(Extract):
● ● ●

Funky political stew

Groves is unofficially known as Lyons' bluegrass hostess. She started the High Street Concert series and eventually passed it on to Eyster. And when she's not touring or recording, she hosts the Tuesday-night bluegrass jam at Oskar Blues.

"Most of the musicians here have a road life and play gigs in Boulder and Denver, and as a result, everybody is really supportive of each other - K.C. in particular," said Eyster. "When a new musician moves into town, she's always the first person to know, because having another bass player in town means more possible jams."

Groves landed in Lyons around 2000, and as she has helped build the community around her, certain realities have emerged.

"It is definitely getting more expensive to live here, but it's still not outrageous," she said. "It's not Boulder at all. But there is this dichotomy for people, where you'll have a car up on blocks next to a house with Buddhist flags. People live together, for the most part, amicably. Sometimes, with the politics, it gets a little funky. It's all about the old Lyons crowd, with our back porches and our instruments, meeting the new Lyons crowd, with their Gore-Tex baby strollers."

The growth has been both good and bad for Ferguson's Planet Bluegrass, which faces complaints about the stress his festivals - including this weekend's Folks Festival - bring to the small community.

"The consistent drag is the politics," Ferguson said. "There's the complaints about the parking and the people and the petty stuff, and we have to deal with all that on a political level. But now with all of these artists living here, I don't even know if I've ever enjoyed the political support of a community as I do now. It has swung completely with the artists moving in."

● ● ●

(Supplied material):
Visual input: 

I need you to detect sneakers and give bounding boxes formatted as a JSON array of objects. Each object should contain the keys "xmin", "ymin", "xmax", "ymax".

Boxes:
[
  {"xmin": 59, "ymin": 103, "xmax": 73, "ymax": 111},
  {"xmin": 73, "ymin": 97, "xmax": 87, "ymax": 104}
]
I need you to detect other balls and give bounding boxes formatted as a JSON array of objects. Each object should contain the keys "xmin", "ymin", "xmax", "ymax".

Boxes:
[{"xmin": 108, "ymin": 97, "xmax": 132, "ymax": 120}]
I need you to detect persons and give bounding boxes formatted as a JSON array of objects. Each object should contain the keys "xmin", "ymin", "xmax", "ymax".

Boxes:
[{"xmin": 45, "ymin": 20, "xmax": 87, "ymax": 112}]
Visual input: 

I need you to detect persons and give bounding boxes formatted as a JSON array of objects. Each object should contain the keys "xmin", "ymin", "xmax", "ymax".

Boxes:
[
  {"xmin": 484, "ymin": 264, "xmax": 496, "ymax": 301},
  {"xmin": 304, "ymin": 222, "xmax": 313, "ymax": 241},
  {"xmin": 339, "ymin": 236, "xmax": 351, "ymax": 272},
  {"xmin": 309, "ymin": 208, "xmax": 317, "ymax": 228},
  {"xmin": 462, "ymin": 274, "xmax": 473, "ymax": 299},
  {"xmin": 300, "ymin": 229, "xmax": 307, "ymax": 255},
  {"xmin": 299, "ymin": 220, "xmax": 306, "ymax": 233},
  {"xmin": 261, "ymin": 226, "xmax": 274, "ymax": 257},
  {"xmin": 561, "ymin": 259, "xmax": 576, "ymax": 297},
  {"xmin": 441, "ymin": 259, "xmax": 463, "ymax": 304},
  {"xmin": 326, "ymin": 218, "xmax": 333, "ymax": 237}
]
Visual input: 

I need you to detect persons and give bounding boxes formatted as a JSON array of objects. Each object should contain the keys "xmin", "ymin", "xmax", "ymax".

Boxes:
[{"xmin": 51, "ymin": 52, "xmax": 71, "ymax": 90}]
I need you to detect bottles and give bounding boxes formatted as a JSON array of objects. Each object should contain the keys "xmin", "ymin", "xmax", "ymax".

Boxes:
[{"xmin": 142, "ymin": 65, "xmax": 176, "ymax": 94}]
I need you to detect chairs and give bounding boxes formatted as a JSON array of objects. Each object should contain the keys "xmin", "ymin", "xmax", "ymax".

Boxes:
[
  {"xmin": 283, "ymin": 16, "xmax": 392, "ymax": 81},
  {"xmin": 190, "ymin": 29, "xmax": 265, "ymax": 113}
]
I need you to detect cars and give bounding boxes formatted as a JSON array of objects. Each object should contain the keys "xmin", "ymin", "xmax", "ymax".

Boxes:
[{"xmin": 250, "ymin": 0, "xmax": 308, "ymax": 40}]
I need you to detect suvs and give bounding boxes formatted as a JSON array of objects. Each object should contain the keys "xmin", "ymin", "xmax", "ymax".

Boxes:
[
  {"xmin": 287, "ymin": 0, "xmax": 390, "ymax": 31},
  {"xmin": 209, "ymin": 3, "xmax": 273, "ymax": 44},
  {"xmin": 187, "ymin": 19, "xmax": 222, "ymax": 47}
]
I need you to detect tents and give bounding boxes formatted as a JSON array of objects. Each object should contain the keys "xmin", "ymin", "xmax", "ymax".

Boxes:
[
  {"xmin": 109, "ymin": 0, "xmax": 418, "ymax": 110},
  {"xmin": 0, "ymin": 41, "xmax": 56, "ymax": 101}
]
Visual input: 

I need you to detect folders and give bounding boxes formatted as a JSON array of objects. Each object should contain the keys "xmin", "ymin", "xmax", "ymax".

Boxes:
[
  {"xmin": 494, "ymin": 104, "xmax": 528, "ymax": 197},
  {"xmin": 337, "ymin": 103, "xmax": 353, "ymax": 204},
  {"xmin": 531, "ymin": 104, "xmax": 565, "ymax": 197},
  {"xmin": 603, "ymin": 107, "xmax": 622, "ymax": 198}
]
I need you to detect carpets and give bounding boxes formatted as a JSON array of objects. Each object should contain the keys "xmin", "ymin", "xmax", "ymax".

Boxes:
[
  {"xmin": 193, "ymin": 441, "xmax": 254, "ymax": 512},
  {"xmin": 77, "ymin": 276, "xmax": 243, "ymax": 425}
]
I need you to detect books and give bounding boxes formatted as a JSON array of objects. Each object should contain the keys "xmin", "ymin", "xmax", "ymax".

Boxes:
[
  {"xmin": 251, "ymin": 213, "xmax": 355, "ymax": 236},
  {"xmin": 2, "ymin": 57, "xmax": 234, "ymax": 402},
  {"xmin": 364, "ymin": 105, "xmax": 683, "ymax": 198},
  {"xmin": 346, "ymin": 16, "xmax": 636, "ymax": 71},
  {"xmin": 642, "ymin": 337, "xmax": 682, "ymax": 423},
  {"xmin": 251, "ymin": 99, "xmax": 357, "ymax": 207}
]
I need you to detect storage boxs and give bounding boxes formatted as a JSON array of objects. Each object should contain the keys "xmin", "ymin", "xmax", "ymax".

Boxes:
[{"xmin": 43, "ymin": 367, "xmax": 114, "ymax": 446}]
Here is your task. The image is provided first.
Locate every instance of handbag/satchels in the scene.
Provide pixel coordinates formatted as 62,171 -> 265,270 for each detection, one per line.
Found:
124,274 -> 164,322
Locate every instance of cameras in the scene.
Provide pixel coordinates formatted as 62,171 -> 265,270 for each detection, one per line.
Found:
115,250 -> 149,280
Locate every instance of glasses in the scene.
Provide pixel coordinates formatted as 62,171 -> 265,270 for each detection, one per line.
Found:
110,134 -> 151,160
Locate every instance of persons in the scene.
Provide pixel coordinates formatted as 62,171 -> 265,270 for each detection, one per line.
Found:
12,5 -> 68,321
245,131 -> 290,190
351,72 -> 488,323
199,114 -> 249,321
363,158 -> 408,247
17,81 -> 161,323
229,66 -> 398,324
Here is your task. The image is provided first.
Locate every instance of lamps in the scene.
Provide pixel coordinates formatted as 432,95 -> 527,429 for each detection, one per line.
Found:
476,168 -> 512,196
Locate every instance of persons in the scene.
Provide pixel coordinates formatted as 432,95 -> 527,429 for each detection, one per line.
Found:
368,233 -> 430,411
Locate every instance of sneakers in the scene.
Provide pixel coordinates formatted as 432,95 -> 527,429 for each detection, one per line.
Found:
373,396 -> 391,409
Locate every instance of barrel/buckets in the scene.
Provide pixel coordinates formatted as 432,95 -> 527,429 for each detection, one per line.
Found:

● ● ●

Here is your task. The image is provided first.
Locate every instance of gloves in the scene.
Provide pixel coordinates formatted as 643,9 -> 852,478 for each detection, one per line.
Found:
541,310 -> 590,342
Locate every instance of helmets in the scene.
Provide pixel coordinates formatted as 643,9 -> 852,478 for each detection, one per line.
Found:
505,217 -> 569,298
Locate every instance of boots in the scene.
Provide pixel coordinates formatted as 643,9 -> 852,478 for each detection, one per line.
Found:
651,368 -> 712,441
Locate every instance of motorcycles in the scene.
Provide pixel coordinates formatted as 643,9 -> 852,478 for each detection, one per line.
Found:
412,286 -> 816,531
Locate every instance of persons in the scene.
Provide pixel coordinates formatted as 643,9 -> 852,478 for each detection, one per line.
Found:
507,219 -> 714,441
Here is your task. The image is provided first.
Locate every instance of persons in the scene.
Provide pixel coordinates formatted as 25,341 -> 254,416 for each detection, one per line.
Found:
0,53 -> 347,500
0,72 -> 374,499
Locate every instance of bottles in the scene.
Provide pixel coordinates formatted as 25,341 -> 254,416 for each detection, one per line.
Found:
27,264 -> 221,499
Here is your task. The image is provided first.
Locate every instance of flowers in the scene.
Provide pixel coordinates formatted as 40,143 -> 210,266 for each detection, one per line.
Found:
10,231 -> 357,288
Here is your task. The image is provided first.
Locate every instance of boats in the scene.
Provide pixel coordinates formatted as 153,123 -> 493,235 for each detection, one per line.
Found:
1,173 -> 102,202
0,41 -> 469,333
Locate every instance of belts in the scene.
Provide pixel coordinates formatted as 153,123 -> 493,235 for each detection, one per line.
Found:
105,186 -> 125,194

● ● ●

(Problem 1):
From the article on Lyons musicians, set down word for word the passage that begins with "The growth has" and ends after "the small community.".
(Problem 2):
Answer these questions from the article on Lyons musicians:
(a) Around what year did Groves arrive in Lyons?
(b) Which concert series did Groves start?
(c) Which festival does the article say is happening this weekend?
(Problem 3):
Carry on the article on Lyons musicians, picking up after its last sentence.
The material has no connection to the article on Lyons musicians.

(Task result 1):
The growth has been both good and bad for Ferguson's Planet Bluegrass, which faces complaints about the stress his festivals - including this weekend's Folks Festival - bring to the small community.

(Task result 2):
(a) Around 2000.
(b) The High Street Concert series.
(c) The Folks Festival.

(Task result 3):
Van Meter remains irked about a city council squabble that resulted in Lyons not getting a larger grocery store, but other than that, she couldn't be happier. Talking last week from her front porch, where she can see the town's three church steeples, Van Meter was awaiting her friend Jason Dilg, who was coming up from Boulder to play some old-time music with Van Meter under the stars.

"Within the last three or four years, it just seemed like everybody was looking for a house to move into up here," Van Meter said. "It's really become this tight community of people who knew that being able to live within a community of musicians is really kind of rare.

"It's like the East Village of New York, when all the poets were living there in the '60s. It almost has that feel because of this great connection we all have."

Pop music critic Ricardo Baca can be reached at 303-954-1394 or rbaca@denverpost.com.

Folks Festival

FOLK, POP|Planet Bluegrass Ranch, Lyons; 10 a.m.-10:30 p.m. today featuring acts including Chris Isaak, Richie Havens, Cheryl Wheeler, Peter Himmelman, Serena Rider, Guggenheim Grotto and others|$45|bluegrass.com, 303-823-0848

Lyons is home to countless talented bluegrass artists. Here are five of them.

* Sally Van Meter: Whether she was living in San Francisco, Boulder or Lyons, Van Meter always leaves a mark on her surroundings. She's played with everyone from Jerry Garcia to the Yonder Mountain String Band, and her work on "The Great Dobro Sessions" as a featured performer helped the recording win a Grammy.
* K.C. Groves: A talented solo performer and also a part of the supergroup Uncle Earl, Groves is also quite the organizer. She created the High Street Concert series, hosts the Tuesday-night bluegrass jam at Oskar Blues and serves as the unofficial "bluegrass hostess" of the Lyons scene.
* Spring Creek Bluegrass Band: This band formed in the Gunnison Valley and studied in Texas before moving to Lyons and becoming the first band ever to win the band competitions at Telluride and RockyGrass in the same year, an honor they claimed in 2007.
* Eric Thorin: This respected bassist plays regularly with a large number of individuals including Drew Emmit, Brother Mule and Open Road Bluegrass Band.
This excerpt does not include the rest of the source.